Saturday afternoon we moved into our present position and have remained here so far since.
Ever since the battle the men have slept with their shoes and equipments on, and they fall in every morning an hour before light and stand in line till sunrise. This looks to me very much like “locking the stable door,” etc.
Vague rumors reach us of all sorts of stories in the papers in regard to the battle. The Herald (of unquestionable veracity, so they say) says that the Eighth retired in confusion after Colonel Fribley fell. There may be some truth in it, but not as most persons would take it, i. e., meaning a complete rout.
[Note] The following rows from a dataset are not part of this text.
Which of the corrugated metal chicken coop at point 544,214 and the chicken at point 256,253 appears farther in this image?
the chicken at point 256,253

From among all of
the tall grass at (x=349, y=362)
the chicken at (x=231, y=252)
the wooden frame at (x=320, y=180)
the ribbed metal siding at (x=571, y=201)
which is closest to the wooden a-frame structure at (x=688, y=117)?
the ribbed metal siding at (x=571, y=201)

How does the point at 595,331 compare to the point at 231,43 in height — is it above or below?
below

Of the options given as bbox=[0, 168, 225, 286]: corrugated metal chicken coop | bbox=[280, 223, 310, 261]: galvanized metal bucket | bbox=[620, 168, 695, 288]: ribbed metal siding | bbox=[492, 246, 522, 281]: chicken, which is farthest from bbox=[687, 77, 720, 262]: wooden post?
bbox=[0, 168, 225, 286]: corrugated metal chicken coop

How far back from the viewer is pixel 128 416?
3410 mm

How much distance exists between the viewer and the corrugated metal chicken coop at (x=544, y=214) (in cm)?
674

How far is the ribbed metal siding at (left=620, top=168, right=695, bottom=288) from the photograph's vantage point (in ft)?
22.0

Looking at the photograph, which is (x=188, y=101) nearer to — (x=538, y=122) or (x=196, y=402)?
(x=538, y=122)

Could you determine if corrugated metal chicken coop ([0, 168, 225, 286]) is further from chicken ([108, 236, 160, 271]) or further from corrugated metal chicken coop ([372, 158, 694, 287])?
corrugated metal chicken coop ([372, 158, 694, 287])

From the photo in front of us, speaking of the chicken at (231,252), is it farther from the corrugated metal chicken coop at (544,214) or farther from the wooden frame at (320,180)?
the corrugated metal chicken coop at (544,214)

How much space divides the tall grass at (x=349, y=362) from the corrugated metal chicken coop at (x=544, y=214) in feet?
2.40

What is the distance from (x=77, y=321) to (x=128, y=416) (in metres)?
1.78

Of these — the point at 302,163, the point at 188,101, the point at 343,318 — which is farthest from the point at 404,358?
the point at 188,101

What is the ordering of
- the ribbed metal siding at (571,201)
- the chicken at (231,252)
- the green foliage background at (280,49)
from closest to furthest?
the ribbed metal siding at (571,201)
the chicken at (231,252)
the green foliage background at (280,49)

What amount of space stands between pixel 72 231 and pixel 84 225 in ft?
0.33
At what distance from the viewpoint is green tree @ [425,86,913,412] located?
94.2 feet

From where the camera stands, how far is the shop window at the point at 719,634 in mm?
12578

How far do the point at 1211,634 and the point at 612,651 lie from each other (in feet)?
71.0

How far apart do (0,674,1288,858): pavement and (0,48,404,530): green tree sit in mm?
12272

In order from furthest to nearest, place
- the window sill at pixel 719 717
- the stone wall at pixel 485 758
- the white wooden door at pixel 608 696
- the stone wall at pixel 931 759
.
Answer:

From all I can learn it appears that the regiment was under fire for more than two hours, though it did not seem to me so long. I never know anything of the time in a battle, though.
The veracious “Lieutenant Colonel Hall, Provost-Marshal, Department of the South,” is probably the author of this story. He was the first to inform Mrs. Fribley of the death of the colonel, and he chivalrously and consolingly added that his death was the result of his own rash exposure and that the officers of the regiment were “as badly scared as the men” and he “rallied the regiment himself.” It is all an infamous lie, and there is more than one officer in the regiment ready to tell him so at the first opportunity. He was seen riding about the field with his pistol cocked and shouting to every wounded man to halt. The man who could coolly tell a poor widow alone in this country that her husband was killed by his own fault, is a brute to say the least. Colonel Fribley exposed himself no more than was necessary. He dismounted as soon as the line was formed and was in the rear of the regiment when he was shot.
I want to see justice done the regiment, I don’t claim that they fought well, only as well as they could, and that the officers had all they could do to get them to fall back at all after the first halt. The “confusion” in which they “retired” was owing to this, that there was no line and the men would only leave the trees, behind which they were firing, on direct orders to do so. The regiment had no commander after the colonel and major fell, and every officer was doing the best he could with his squad independent of any one else.
I have been on a court-martial for the last week and probably will be for some time to come. Two cases have been finished thus far—Corporal Smith of our regiment, for mutiny in shooting his sergeant while in discharge of his duties, and another case similar. I am considered rather fortunate in being detailed, as it relieves me from other duties which are very onerous just now.
We are having beautiful weather, very much like our own July. We have not had forty-eight hours of rainy weather since we came here.
Julius Tyler writes that Dennison, Newton Bushnell and several others from Ararat are down in Tennessee in an engineer corps constructing a railroad.
News from New York and Brooklyn is all about the Sanitary Fair. Brooklyn is wild over it and the Independent is full of it.
I wish you would send me that money, $10 at a time, in letters to Hilton Head. I am getting short. Kiss ye babie for ye boy who fights ye rebels.